| Objective 1 |
In the battery discharge thread below, rewrite the paragraph beginning "Something seems mixed up here" as a short bulleted list that keeps its main facts.
| Objective 2 |
According to the battery discharge thread below, what did Udo actually attach to each battery for the discharge?
| Objective 3 |
Reproduce everything in the battery discharge thread below from "Something seems mixed" down to "rates vs. time.".

| Reading passage |
If a 7 amp/h battery shows 12.00 volts exactly, after 5 hours
with a 5 Watt resistor, what voltage should a 10 amp/h battery show?
Both batteries are of the same type and starting from
the same voltage with surface charge removed.
Udo

"If a 7 amp/h battery shows 12.00 volts exactly, after 5 hours
with a 5 Watt resistor, what voltage should a 10 amp/h battery show?
Both batteries are of the same type and starting from
the same voltage with surface charge removed.
Udo"

Something seems mixed up here. Wattage is determined by multiplying the
current times the voltage. Excatly 5 watts would only be dissipated during
a brief period, since the voltage and the current will be changing during
the discharge cycle. I am wondering if the 5 watt rating of the resistor is
misleading you.

What is the resistor value in ohms? The manufacturer should have a curve
showing the voltage at various discharge rates vs. time.

Colin

Udo, what is the resistance of the resistor?



Larry

"Zero One" USA





"Udo Rumpf" > wrote in message
:

> If a 7 amp/h battery shows 12.00 volts exactly, after 5 hours
> with a 5 Watt resistor, what voltage should a 10 amp/h battery show?
> Both batteries are of the same type and starting from
> the same voltage with surface charge removed.
> Udo

I used a 12 volt Halogen light rated at 5 watt.
The two batteries were set up at the same time and
each had the identical 12 volt light, the discharge lasted for 51/2 hours
and ended at 12.00 volts for the smaller battery and 12.05 volt with the
bigger one. both started at 12,70 volts no resistor attached.
Udo


"COLIN LAMB" > wrote in message
nk.net...
> "If a 7 amp/h battery shows 12.00 volts exactly, after 5 hours
> with a 5 Watt resistor, what voltage should a 10 amp/h battery show?
> Both batteries are of the same type and starting from
> the same voltage with surface charge removed.

| Dataset |
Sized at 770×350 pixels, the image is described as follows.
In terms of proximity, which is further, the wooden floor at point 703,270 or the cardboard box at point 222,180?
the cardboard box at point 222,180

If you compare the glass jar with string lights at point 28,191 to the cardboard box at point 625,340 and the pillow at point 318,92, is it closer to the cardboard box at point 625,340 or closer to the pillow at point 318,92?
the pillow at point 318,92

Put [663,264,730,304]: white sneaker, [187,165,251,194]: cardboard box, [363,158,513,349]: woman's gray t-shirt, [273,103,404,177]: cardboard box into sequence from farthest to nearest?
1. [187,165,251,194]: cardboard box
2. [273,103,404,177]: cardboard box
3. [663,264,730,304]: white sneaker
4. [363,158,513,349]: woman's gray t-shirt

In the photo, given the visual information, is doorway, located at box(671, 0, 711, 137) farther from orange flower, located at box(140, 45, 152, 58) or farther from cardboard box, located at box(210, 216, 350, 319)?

| Task answer 1 |
- Something seems mixed up.
- Wattage is current multiplied by voltage.
- Exactly 5 watts would be dissipated only briefly, since voltage and current change during the discharge cycle.
- The resistor's 5 watt rating may be misleading.

| Task answer 2 |
An identical 12 volt halogen light rated at 5 watts.

| Task answer 3 |
Something seems mixed up here. Wattage is determined by multiplying the
current times the voltage. Excatly 5 watts would only be dissipated during
a brief period, since the voltage and the current will be changing during
the discharge cycle. I am wondering if the 5 watt rating of the resistor is
misleading you.

What is the resistor value in ohms? The manufacturer should have a curve
showing the voltage at various discharge rates vs. time.